Consignas -
**a.** Según el texto sobre San Martín, ¿en qué fragata viajó hacia Buenos Aires?
**b.** Prosigue el texto sobre San Martín a partir de su última oración.

Texto del documento -
Un 14 de septiembre de 1811, San Martín se fue a Londres en medio de la Revolución Industrial y tomó contacto con la “Gran Hermandad Americana”. Un año después abordó la fragata inglesa George Canning con destino a Buenos Aires. En el país respetaron el cargo de Teniente Coronel que había alcanzado en España y lo habilitaron a crear el mítico regimiento de Granaderos a Caballo. La revolución de mayo que conmovió los cimientos de Europa había derivado en un núcleo de poder centralista. Terratenientes devotos del libre comercio y el manejo millonario de la Aduana hacían arder la insurgencia del interior. San Martín se sumó a la Logia Lautaro que impulsaba “la Independencia y la Constitución Republicana” y un 8 octubre de 1812 marchó hacia lo que es hoy Plaza de Mayo para exigir la renuncia del Triunvirato en el poder.

En la noche porteña se enamoró de las tertulias donde conoció a Remedios, una adolescente de solo 15 años a la que duplicaba en edad. San Martín contrajo matrimonio, mientras su prestigio militar se ensanchaba en el combate del convento de San Lorenzo. En aquel tiempo comenzó a padecer un severo malestar estomacal que lo obligó a descansar durante algunas semanas en Córdoba. El Gobierno en Buenos Aires lo designó como mandatario en Cuyo, donde impulsó la educación y la industria. En Mendoza logró aprovisionar al Ejército de los Andes y para honrar el esfuerzo de los ciudadanos, resolvió reducir su propio sueldo a la mitad.

Datos del conjunto -
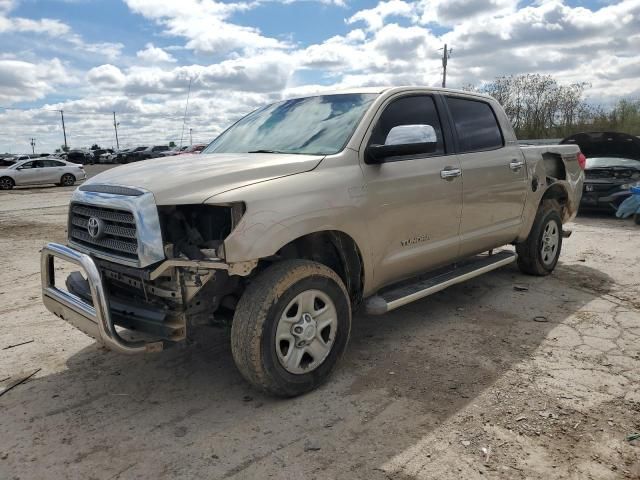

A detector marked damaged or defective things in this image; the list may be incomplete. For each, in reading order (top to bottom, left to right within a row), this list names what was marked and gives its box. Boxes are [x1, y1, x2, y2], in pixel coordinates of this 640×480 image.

Resultados por consigna -
**a.** En la fragata inglesa George Canning.

**b.**
Un 16 de agosto de 1816, San Martín fue padre. Mercedes Tomasa nació un año antes del heroico cruce de los Andes. La úlcera estomacal se agravaba pero San Martín estaba resuelto a cumplir la hazaña militar que implicaba liberar a Argentina, Chile y Perú. Las derrotas de los patriotas en Chacabuco y Cancha Rayada no impidiieron que reorganizara una fuerza de 5 mil hombres y pudiera vencer a los realistas en Maipú.
Desde Buenos Aires le pidieron que enfrente a Artigas en la Banda Oriental y se negó. Les advirtió que “el general San Martín jamás desenvainará su espada para derramar sangre de hermanos”.

Un documento que sirvió de pagaré, comprobó el paso del General por la posta Los Nogales en Achiras. En la casona de paredes de adobe de Los Gigena, San Martín acordó la entrega de unos caballos que ayudarían al cruce de Los Andes. Varios meses después de concretar la gesta militar que se convirtió en lectura obligada de las grandes maniobras independentistas, San Martín se ocupó de garantizar el pago de los animales a la estancia bordeada de serranías cordobesas.

El 28 de julio de 1821, tras declararse la independencia del Perú, el nuevo gobierno nombró a San Martín con el título de Protector. El General argentino abolió la esclavitud, garantizó la libertad de imprenta y de culto, creó escuelas y la biblioteca pública de Lima. El costo de romper las ataduras con España fue inicialmente muy alto y generó dificultades financieras que aumentaron el malestar de un sector de la población. Pero el militar era también un hombre de política y se impuso en medio de la transición hacia la independencia.

“Un buen gobierno no está asegurado por la liberalidad de sus principios, pero sí por la influencia que tiene en la felicidad de los que obedecen”, lanzó como una advertencia a la región que se consolidaba en el poder de unitarios, banqueros y terratenientes de doble apellido.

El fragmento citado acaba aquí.